TRECHO =>
· · · · ·
Segunda-feira, 27 de junho de 2022 - 06h15
Bagé, 27.06.2022
Relatório Apresentado ao Presidente da
República dos Estados Unidos do Brasil pelo Ministro de Estado das Relações
Exteriores Gen-Bda Dionísio E. de Castro Cerqueira
Rio de Janeiro, RJ ‒ Terça-feira, 12.07.1898
Imprensa nacional, Rio de Janeiro, 1898
Território
à Margem Direita do Tacutu.
O Governador da Guiana Britânica diz que Nele Pasta Gado Brasileiro. Reclamação
O Governador da Guiana não tem razão. Dá como assentado que Território de
que se trata é inglês, quando é apenas litigioso.
Essa reclamação foi iniciada por Lord Salisbury em 14.07.1897 passado e
pouco depois tivemos de reclamar contra fato grave ocorrido no mesmo território,
como consta do que exponho em outra parte deste Relatório e dos respectivos
documentos. Digo – fato grave – porque neste caso há exercício de autoridade
por parte de um agente do dito Governador. Provavelmente esse agente foi o
autor das informações em que o Governo Britânico fundou a sua reclamação.
· · · · ·
TAREFA BREVE =>
Reproduza na íntegra, sem qualquer alteração, o trecho sobre o território à margem direita do Tacutu. Os registros não têm nenhuma função aqui.

DADOS FORNECIDOS =>
· · · · ·
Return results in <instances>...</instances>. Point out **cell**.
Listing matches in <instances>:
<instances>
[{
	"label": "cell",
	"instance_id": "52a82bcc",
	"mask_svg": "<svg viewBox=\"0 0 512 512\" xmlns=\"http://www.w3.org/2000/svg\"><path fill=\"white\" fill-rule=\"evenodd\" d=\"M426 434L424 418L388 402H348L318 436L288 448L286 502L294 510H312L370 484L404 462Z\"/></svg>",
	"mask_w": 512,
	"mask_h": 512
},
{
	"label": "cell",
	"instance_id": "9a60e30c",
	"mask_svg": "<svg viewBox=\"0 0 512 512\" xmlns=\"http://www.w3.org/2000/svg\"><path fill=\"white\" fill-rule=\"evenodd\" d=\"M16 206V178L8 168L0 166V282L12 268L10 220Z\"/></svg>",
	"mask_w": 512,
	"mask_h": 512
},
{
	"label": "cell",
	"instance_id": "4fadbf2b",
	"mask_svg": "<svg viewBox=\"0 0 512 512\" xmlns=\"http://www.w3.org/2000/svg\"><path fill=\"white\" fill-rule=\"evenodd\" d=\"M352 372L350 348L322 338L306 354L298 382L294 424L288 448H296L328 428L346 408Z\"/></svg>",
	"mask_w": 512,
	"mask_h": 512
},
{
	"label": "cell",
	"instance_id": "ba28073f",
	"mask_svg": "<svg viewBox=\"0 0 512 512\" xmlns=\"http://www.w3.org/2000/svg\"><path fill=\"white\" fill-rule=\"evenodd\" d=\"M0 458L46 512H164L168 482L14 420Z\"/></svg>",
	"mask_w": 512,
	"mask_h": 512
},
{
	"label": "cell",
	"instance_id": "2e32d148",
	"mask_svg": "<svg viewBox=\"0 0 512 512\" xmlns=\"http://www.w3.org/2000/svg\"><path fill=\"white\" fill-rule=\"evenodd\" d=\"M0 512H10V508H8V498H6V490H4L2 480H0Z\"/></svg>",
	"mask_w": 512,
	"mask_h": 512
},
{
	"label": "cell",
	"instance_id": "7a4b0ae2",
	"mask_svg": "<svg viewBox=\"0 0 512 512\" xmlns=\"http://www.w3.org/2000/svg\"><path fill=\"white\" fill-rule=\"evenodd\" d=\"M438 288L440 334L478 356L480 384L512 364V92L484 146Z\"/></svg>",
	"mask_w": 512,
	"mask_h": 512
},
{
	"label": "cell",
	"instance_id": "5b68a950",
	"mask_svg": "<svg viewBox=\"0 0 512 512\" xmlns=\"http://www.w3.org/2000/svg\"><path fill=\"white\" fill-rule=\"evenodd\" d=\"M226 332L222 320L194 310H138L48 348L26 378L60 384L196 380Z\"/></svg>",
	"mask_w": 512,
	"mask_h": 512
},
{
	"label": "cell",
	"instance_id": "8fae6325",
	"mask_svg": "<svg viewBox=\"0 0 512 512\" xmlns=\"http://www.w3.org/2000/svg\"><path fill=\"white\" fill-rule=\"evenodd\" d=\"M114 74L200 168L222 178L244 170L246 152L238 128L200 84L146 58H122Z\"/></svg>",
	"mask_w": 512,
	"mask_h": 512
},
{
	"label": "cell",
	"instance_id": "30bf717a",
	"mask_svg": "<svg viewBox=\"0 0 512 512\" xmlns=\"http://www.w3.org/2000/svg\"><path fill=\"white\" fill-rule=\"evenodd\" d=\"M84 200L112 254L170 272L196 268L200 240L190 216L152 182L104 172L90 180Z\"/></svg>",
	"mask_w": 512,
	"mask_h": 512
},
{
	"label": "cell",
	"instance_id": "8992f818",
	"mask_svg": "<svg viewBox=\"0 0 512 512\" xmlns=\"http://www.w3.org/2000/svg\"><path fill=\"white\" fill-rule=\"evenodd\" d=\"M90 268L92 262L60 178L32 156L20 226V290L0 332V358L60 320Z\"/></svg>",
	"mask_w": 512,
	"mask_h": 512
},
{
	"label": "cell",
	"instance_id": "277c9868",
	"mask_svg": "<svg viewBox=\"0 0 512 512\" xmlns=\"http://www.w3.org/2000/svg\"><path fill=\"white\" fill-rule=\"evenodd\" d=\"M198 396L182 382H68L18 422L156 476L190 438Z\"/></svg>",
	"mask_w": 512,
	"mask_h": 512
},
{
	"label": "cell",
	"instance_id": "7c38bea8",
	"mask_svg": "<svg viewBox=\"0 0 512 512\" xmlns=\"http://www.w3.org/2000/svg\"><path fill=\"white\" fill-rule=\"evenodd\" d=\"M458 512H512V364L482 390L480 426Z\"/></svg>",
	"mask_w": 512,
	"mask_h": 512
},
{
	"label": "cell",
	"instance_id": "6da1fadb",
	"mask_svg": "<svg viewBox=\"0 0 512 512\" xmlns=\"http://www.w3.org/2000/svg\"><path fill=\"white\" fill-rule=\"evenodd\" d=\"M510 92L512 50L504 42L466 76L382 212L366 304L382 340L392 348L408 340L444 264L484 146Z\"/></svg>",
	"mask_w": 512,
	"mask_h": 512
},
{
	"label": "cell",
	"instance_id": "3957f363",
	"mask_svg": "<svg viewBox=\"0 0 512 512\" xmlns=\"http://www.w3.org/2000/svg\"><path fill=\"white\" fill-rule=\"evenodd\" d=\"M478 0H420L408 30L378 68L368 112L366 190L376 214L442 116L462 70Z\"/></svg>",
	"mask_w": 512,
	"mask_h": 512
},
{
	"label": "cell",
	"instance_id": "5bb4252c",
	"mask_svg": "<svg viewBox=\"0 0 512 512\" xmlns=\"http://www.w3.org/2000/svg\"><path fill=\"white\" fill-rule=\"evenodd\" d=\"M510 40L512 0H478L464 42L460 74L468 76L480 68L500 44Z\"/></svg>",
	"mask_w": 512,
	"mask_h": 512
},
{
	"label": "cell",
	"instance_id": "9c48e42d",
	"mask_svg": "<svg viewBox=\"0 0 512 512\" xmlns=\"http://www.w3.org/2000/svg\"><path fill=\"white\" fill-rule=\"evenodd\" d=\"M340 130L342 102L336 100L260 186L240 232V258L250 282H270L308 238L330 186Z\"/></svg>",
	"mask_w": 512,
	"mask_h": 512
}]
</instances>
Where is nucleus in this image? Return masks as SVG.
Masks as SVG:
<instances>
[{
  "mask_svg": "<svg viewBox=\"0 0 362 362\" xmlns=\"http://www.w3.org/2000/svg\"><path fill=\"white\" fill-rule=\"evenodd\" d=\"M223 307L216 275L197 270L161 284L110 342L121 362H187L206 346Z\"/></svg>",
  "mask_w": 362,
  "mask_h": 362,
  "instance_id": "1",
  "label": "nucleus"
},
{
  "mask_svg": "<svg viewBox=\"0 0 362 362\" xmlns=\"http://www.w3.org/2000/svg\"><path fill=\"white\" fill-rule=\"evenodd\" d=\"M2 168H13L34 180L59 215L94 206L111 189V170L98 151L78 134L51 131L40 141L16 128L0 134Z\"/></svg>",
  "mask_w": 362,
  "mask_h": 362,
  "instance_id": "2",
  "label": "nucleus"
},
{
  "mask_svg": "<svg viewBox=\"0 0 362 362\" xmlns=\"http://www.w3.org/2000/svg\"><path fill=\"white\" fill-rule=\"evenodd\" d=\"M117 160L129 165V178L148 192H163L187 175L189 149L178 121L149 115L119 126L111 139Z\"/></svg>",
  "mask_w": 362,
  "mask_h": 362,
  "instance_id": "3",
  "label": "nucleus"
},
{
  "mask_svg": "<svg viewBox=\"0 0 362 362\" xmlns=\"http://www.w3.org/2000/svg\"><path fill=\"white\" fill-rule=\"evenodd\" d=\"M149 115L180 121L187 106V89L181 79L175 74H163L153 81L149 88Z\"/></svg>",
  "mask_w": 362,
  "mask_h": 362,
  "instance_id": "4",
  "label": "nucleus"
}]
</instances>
· · · · ·
SOLUÇÃO COMPLETA =>
Segunda-feira, 27 de junho de 2022 - 06h15
Bagé, 27.06.2022
Relatório Apresentado ao Presidente da
República dos Estados Unidos do Brasil pelo Ministro de Estado das Relações
Exteriores Gen-Bda Dionísio E. de Castro Cerqueira
Rio de Janeiro, RJ ‒ Terça-feira, 12.07.1898
Imprensa nacional, Rio de Janeiro, 1898
Território
à Margem Direita do Tacutu.
O Governador da Guiana Britânica diz que Nele Pasta Gado Brasileiro. Reclamação
O Governador da Guiana não tem razão. Dá como assentado que Território de
que se trata é inglês, quando é apenas litigioso.
Essa reclamação foi iniciada por Lord Salisbury em 14.07.1897 passado e
pouco depois tivemos de reclamar contra fato grave ocorrido no mesmo território,
como consta do que exponho em outra parte deste Relatório e dos respectivos
documentos. Digo – fato grave – porque neste caso há exercício de autoridade
por parte de um agente do dito Governador. Provavelmente esse agente foi o
autor das informações em que o Governo Britânico fundou a sua reclamação.